Updated MLPerf AI Inference Benchmark Results Released

Today, MLCommons announced new results from its MLPerf Inference v4.0 benchmark suite with machine learning (ML) system performance benchmarking. To view the results for MLPerf Inference v4.0 visit the Datacenter and Edge results pages.

The MLPerf eInference benchmark suite, covering data center and edge systems, is designed to measure how quickly hardware systems can run AI and ML models in a variety of deployment scenarios. In order to keep pace with today’s ever-changing generative AI landscape, the working group created a new task force to determine which of these models should be added to the v4.0 version of the benchmark.
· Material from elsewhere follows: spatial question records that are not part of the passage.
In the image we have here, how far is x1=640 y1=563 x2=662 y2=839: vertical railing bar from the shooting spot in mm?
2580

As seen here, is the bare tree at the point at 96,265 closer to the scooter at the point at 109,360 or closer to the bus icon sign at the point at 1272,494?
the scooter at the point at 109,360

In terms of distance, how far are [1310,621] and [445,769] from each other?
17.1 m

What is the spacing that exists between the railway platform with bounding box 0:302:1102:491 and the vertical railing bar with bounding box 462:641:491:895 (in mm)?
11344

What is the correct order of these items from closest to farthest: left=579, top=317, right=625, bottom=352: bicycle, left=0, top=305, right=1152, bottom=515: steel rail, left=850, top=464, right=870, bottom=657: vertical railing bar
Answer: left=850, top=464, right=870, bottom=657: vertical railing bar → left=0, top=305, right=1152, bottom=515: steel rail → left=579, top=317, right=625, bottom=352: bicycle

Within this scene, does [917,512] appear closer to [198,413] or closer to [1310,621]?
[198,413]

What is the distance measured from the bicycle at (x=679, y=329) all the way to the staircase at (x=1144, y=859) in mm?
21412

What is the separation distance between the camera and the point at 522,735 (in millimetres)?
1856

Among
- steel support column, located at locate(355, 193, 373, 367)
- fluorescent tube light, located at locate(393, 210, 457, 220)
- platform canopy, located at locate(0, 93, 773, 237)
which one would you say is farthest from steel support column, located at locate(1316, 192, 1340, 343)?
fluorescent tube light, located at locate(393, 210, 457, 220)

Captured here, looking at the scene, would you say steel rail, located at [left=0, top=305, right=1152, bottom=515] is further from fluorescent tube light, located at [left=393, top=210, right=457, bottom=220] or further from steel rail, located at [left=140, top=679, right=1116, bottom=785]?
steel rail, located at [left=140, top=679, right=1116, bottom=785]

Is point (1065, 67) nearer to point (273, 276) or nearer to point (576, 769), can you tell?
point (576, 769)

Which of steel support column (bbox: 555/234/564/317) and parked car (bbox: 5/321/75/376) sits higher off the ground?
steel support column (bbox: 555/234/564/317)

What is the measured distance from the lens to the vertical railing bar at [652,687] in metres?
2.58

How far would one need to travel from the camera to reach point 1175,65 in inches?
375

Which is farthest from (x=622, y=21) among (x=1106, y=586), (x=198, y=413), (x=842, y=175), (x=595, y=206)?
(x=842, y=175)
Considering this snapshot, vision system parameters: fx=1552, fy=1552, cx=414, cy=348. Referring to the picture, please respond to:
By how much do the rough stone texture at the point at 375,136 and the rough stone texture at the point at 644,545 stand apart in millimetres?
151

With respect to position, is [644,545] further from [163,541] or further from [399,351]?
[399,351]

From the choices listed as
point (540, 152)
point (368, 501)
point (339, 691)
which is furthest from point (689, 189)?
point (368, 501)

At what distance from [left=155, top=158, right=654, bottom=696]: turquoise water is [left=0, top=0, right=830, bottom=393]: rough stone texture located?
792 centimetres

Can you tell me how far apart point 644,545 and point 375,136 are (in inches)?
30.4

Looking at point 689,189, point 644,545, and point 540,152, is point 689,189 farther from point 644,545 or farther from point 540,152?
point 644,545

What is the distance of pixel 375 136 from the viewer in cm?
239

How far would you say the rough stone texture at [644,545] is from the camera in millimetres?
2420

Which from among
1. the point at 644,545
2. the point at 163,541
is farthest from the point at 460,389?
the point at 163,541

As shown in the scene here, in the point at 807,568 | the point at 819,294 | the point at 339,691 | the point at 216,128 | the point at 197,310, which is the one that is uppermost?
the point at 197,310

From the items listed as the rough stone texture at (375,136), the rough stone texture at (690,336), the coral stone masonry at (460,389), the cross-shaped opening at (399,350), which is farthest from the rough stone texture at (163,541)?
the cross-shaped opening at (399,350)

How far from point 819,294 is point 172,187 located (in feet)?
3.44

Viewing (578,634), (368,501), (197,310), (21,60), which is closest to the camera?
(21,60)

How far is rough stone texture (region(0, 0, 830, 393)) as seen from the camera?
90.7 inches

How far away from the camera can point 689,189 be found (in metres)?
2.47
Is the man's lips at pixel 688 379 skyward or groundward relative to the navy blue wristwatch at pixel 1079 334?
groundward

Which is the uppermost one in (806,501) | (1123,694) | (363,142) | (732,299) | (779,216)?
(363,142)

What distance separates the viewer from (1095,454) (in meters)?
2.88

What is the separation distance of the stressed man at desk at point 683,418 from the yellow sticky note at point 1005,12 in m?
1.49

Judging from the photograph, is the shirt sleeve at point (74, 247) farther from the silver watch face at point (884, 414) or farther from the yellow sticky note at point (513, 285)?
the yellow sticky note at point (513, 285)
This task force analyzed factors including model licenses, ease of use and deployment, and accuracy in their decision-making process.
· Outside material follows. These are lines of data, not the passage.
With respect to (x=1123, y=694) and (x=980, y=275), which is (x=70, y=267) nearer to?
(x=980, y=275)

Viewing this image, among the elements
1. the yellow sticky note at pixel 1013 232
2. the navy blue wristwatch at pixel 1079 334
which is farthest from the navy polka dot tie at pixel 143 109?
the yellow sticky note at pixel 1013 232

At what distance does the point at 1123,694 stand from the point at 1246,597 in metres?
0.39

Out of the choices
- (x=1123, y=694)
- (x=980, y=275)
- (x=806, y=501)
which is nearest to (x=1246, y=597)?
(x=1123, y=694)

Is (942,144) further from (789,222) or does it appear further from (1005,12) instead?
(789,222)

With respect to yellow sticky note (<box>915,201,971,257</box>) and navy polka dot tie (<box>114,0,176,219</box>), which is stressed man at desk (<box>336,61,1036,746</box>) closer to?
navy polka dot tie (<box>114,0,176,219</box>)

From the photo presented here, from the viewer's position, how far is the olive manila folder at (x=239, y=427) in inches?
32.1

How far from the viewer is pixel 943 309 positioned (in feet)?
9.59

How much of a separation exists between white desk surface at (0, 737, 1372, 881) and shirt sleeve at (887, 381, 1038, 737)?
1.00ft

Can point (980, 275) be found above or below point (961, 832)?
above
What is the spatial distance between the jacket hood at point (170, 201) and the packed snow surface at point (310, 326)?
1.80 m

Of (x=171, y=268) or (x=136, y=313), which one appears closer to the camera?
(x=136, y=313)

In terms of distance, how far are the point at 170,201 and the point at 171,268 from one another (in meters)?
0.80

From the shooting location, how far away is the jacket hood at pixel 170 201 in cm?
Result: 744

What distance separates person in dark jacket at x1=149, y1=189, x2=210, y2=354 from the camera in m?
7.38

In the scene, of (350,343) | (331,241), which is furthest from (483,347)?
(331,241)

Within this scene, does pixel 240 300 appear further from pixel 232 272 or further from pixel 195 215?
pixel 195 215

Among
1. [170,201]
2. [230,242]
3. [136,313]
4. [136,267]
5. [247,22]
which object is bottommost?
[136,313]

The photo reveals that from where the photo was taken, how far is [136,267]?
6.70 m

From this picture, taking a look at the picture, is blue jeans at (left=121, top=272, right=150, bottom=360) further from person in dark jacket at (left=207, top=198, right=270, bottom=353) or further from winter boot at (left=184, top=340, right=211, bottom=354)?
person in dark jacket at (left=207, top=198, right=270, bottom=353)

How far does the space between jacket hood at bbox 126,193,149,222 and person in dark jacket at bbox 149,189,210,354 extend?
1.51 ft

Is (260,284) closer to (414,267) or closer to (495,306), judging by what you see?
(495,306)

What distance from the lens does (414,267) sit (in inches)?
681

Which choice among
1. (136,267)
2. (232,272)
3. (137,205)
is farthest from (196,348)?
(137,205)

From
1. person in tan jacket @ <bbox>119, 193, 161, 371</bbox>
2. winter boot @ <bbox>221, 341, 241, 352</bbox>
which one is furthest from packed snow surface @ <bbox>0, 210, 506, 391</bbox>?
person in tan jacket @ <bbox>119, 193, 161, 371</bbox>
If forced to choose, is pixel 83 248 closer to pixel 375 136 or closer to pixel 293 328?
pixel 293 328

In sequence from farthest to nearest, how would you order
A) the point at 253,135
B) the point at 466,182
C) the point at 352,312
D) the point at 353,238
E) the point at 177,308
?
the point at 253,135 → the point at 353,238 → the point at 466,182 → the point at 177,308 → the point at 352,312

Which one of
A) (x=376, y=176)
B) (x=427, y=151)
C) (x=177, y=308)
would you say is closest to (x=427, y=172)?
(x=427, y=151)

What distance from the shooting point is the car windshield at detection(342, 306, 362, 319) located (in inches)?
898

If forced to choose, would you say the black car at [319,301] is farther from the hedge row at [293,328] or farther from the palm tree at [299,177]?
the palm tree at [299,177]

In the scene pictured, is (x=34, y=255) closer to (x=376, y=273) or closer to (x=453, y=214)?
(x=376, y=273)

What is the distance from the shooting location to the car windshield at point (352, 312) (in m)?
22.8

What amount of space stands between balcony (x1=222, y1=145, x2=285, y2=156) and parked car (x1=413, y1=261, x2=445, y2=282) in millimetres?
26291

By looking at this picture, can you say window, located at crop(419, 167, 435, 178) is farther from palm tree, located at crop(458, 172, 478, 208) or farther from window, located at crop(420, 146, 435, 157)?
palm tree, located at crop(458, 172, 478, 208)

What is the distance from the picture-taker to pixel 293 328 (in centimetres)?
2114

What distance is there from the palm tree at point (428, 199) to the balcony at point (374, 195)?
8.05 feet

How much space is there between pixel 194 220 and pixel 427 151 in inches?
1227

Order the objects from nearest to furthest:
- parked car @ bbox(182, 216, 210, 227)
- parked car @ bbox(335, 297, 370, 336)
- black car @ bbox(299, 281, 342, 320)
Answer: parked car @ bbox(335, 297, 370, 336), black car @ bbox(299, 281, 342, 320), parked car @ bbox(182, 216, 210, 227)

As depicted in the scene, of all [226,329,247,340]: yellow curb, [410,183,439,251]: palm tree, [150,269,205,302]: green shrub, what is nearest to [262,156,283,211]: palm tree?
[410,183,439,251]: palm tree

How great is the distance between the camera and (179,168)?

MLCommons said it decided to include two new benchmarks to the suite: the Llama 2 70B model was chosen to represent the “larger” LLMs with 70 billion parameters, while Stable Diffusion XL was selected to represent text-to-image generative AI models.
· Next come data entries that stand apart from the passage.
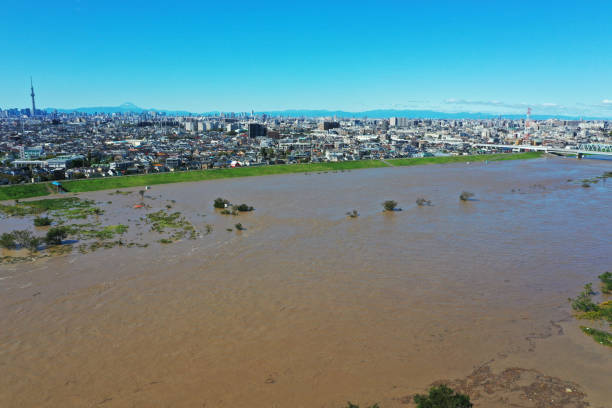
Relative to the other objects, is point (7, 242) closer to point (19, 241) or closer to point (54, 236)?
point (19, 241)

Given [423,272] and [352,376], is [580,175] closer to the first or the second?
[423,272]

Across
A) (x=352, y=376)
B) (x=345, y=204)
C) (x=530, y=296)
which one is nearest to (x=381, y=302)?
(x=352, y=376)

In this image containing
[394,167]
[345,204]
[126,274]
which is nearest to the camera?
[126,274]

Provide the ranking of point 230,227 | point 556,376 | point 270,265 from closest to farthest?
1. point 556,376
2. point 270,265
3. point 230,227

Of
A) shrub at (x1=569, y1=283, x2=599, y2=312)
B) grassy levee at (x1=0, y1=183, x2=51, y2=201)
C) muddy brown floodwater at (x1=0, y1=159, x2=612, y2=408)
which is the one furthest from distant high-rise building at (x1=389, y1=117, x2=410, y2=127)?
shrub at (x1=569, y1=283, x2=599, y2=312)

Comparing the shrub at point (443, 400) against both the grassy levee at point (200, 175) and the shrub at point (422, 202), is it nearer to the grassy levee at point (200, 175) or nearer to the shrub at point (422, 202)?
the shrub at point (422, 202)

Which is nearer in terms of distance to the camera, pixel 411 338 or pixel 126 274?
pixel 411 338

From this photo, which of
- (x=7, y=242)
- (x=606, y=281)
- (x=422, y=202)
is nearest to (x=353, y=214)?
(x=422, y=202)

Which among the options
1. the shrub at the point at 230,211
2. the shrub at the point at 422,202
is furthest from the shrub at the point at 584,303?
the shrub at the point at 230,211
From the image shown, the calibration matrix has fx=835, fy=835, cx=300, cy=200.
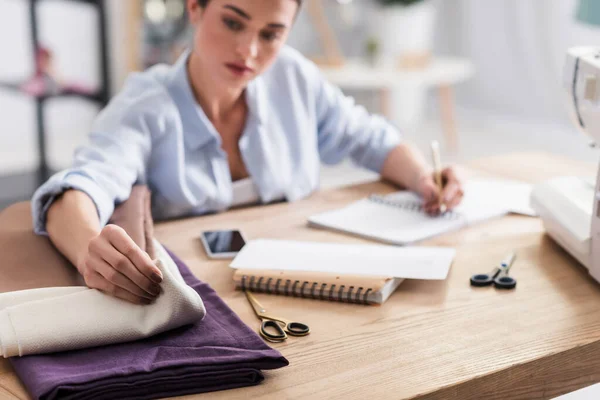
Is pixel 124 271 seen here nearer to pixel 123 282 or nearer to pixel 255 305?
pixel 123 282

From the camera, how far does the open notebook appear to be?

Llama 2 70B is an order of magnitude larger than the GPT-J model introduced in MLPerf Inference v3.1 and correspondingly more accurate. One of the reasons it was selected for inclusion in the MLPerf Inference v4.0 release is that this larger model size requires a different class of hardware than smaller LLMs, which provides a great benchmark for higher-end systems. We are thrilled to collaborate with Meta to bring Llama 2 70B to the MLPerf Inference v4.0 benchmark suite. More information about the selection of Llama 2 is in this post.

“Generative AI use-cases are front and center in our v4.0 submission round,” said Mitchelle Rasquinha, co-chair of the MLPerf Inference working group. “In terms of model parameters, Llama 2 is a dramatic increase to the models in the inference suite. Dedicated task-forces worked around the clock to set up the benchmarks and both models received competitive submissions. Congratulations to all!”

For the second new generative AI benchmark, the task force chose Stability AI’s Stable Diffusion XL, with 2.6 billion parameters. This popular model is used to create compelling images through a text-based prompt. By generating a high number of images, the benchmark is able to calculate metrics such as latency and throughput to understand overall performance.

“The v4.0 release of MLPerf Inference represents a full embrace of generative AI within the benchmark suite,” said Miro Hodak, MLPerf Inference co-chair. “A full third of the benchmarks are generative AI workloads: including a small and a large LLM and a text-to-image generator, ensuring that MLPerf Inference benchmark suite captures the current state of the art.”

MLPerf Inference v4.0 includes over 8500 performance results and 900 Power results from 23 submitting organizations, including: ASUSTeK, Azure, Broadcom, Cisco, CTuning, Dell, Fujitsu, Giga Computing, Google, Hewlett Packard Enterprise, Intel, Intel Habana Labs, Juniper Networks, Krai, Lenovo, NVIDIA, Oracle, Qualcomm Technologies, Inc., Quanta Cloud Technology, Red Hat, Supermicro, SiMa, and Wiwynn.

Four firms–Dell, Fujitsu, NVIDIA, and Qualcomm Technologies, Inc.–submitted data center-focused power numbers for MLPerf Inference v.4.0. The power tests require power-consumption measurements to be captured while the MLPerf Inference benchmarks are running, and the ensuing results indicate the power-efficient performance of the systems tested. The latest submissions demonstrate continued progress in efficient AI acceleration.

“Submitting to MLPerf is quite challenging and a real accomplishment”, said David Kanter, executive director of MLCommons. “Due to the complex nature of machine-learning workloads, each submitter must ensure that both their hardware and software stacks are capable, stable, and performant for running these types of ML workloads. This is a considerable undertaking. In that spirit, we celebrate the hard work and dedication of Juniper Networks, Red Hat, and Wiwynn, who are all first-time submitters for the MLPerf Inference benchmark.”